• [Required task]:
Output, please, every line from the line that holds "What measurement of" to the end, exactly as written.

Dataset records
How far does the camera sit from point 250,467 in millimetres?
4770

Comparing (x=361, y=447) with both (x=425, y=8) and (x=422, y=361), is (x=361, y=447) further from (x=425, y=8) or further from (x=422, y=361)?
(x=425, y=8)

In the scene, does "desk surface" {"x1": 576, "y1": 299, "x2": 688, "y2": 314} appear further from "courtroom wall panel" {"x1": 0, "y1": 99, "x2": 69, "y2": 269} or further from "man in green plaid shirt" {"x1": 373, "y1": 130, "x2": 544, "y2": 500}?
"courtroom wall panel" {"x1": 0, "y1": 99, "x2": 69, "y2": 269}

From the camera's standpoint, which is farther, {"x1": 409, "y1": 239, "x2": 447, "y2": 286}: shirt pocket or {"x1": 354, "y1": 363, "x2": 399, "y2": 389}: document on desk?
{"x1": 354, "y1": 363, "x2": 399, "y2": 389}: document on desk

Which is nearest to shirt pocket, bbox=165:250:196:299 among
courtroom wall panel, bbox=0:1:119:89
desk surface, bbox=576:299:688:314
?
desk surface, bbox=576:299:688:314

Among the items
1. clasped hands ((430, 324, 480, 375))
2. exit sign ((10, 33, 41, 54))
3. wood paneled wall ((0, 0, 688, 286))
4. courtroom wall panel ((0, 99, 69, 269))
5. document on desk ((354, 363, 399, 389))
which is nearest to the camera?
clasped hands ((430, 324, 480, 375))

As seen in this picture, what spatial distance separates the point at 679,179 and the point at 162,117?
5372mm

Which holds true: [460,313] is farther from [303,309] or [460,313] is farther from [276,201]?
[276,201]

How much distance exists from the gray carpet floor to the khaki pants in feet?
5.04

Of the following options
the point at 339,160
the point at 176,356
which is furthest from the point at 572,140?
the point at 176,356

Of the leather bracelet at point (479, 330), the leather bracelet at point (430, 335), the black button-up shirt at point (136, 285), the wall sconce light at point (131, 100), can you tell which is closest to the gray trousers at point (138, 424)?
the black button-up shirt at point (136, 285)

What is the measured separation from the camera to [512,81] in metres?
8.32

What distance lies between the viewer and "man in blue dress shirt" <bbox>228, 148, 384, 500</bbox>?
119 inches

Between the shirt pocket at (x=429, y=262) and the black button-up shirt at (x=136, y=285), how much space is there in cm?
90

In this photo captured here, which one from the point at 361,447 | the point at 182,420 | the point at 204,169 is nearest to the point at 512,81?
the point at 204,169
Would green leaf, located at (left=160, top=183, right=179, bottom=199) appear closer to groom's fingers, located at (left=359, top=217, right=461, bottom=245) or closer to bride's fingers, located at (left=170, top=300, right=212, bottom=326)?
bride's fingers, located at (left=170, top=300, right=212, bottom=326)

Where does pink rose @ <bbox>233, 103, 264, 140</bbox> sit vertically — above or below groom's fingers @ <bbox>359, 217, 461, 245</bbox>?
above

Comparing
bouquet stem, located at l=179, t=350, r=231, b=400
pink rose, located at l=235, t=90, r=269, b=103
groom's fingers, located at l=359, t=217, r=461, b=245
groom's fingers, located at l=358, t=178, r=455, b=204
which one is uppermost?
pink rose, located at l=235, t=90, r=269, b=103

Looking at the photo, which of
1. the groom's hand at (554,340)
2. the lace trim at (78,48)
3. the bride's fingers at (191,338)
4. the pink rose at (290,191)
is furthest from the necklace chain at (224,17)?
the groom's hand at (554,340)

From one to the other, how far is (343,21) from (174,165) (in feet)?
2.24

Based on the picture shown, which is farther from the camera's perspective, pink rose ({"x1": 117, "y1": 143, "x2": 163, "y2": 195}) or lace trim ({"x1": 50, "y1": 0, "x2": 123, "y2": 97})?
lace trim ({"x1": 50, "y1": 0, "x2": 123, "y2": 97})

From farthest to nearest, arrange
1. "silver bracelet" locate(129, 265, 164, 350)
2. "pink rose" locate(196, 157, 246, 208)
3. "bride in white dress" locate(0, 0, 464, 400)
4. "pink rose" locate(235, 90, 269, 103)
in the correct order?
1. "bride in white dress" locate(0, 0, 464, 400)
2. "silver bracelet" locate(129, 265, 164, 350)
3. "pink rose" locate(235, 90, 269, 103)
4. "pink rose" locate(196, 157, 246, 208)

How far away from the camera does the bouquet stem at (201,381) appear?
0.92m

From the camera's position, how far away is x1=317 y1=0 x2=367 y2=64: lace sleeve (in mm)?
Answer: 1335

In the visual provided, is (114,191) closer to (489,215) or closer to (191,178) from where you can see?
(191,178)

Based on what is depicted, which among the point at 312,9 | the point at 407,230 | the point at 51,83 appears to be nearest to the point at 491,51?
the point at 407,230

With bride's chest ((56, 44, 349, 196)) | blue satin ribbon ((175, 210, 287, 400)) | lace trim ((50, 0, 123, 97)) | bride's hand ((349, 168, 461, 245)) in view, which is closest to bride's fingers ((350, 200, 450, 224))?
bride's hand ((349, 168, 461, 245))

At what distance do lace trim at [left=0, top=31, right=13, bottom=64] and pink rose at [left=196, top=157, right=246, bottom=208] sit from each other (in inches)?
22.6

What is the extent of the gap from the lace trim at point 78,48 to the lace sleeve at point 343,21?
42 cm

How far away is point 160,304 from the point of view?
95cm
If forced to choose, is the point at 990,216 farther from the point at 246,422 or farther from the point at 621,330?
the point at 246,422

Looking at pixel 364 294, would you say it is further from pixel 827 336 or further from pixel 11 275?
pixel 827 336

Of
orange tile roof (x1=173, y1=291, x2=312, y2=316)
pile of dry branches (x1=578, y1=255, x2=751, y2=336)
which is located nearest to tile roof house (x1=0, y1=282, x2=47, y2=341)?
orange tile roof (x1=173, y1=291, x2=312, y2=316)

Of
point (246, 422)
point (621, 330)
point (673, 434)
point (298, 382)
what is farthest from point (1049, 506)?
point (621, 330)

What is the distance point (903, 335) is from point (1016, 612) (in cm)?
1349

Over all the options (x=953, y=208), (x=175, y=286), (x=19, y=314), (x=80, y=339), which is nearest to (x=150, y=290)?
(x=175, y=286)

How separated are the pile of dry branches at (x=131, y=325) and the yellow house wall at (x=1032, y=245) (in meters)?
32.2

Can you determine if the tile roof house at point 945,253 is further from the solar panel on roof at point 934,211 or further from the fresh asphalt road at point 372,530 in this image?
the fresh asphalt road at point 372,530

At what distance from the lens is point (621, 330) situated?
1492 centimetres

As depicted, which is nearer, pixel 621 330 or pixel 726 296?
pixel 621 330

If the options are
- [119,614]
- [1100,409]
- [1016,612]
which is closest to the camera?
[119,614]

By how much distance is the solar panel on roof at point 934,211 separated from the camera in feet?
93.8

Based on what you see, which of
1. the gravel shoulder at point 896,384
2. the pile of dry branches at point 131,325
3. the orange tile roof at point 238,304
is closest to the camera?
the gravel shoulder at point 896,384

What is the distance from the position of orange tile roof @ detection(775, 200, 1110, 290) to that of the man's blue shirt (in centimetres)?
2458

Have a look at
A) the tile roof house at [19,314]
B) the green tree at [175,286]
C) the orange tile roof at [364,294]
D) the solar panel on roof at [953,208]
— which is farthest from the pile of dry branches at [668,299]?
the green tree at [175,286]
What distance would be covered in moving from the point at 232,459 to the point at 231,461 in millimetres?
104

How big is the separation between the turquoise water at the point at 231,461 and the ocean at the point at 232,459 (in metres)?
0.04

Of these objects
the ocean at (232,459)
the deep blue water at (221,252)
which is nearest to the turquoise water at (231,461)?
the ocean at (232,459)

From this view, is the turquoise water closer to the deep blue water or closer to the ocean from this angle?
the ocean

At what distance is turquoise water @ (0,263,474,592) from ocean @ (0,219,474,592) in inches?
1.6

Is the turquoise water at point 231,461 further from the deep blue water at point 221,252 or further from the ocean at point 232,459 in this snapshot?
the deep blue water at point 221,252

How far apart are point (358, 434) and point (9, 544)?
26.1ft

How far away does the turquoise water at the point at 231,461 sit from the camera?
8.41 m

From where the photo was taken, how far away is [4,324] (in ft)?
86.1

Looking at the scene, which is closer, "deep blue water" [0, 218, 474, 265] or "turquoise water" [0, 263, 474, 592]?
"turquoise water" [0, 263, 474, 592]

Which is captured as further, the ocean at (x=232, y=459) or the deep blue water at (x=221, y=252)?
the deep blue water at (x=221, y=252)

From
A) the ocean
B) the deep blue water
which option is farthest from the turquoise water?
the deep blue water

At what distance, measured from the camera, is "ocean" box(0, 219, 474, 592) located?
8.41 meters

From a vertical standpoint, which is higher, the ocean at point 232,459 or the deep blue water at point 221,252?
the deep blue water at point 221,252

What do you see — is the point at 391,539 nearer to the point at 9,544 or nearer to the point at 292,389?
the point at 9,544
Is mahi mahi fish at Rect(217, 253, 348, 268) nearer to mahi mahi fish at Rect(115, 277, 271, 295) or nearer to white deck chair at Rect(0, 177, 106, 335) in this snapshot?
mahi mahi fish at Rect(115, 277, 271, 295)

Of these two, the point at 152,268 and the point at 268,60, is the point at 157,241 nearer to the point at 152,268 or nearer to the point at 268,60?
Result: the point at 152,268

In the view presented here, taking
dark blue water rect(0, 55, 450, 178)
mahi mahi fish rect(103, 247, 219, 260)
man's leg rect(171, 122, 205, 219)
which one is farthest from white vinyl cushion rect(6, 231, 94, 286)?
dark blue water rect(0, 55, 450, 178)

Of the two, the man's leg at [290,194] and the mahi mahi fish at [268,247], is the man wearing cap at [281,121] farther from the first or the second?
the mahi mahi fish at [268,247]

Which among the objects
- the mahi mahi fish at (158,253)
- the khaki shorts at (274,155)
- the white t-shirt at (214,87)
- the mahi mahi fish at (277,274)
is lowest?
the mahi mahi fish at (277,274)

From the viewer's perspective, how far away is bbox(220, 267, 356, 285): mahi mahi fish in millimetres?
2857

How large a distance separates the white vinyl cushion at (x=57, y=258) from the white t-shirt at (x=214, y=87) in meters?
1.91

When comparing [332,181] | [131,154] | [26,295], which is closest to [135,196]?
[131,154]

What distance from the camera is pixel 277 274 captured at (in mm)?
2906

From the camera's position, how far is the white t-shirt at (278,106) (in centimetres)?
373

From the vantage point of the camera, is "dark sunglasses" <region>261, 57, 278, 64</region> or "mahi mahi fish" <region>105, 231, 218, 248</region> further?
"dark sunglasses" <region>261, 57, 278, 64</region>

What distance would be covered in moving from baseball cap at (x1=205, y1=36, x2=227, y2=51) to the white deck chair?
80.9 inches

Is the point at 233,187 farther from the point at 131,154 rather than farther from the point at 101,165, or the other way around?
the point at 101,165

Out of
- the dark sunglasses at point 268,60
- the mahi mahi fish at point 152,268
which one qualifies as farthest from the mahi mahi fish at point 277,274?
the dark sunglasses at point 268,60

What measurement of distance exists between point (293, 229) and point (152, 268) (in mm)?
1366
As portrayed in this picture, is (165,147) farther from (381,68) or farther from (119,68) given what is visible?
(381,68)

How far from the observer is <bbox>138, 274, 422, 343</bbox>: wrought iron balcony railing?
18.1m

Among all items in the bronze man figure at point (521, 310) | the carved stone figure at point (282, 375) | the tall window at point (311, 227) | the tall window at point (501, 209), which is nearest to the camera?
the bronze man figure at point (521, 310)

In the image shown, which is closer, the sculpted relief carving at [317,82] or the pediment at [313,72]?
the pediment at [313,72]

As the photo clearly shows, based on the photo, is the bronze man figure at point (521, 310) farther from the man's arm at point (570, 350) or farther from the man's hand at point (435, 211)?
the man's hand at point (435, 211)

• [Response to this task]:
What measurement of distance exists between point (293, 229) and point (152, 268) (in mm)?
1366
As portrayed in this picture, is (165,147) farther from (381,68) or farther from (119,68) given what is visible?
(381,68)

How far from the observer is <bbox>138, 274, 422, 343</bbox>: wrought iron balcony railing?
18.1m

Among all items in the bronze man figure at point (521, 310) | the carved stone figure at point (282, 375) | the tall window at point (311, 227) | the tall window at point (501, 209), which is nearest to the camera?
the bronze man figure at point (521, 310)

In the image shown, which is closer, the sculpted relief carving at [317,82] or the pediment at [313,72]?
the pediment at [313,72]

As the photo clearly shows, based on the photo, is the bronze man figure at point (521, 310) farther from the man's arm at point (570, 350) or farther from the man's hand at point (435, 211)?
the man's hand at point (435, 211)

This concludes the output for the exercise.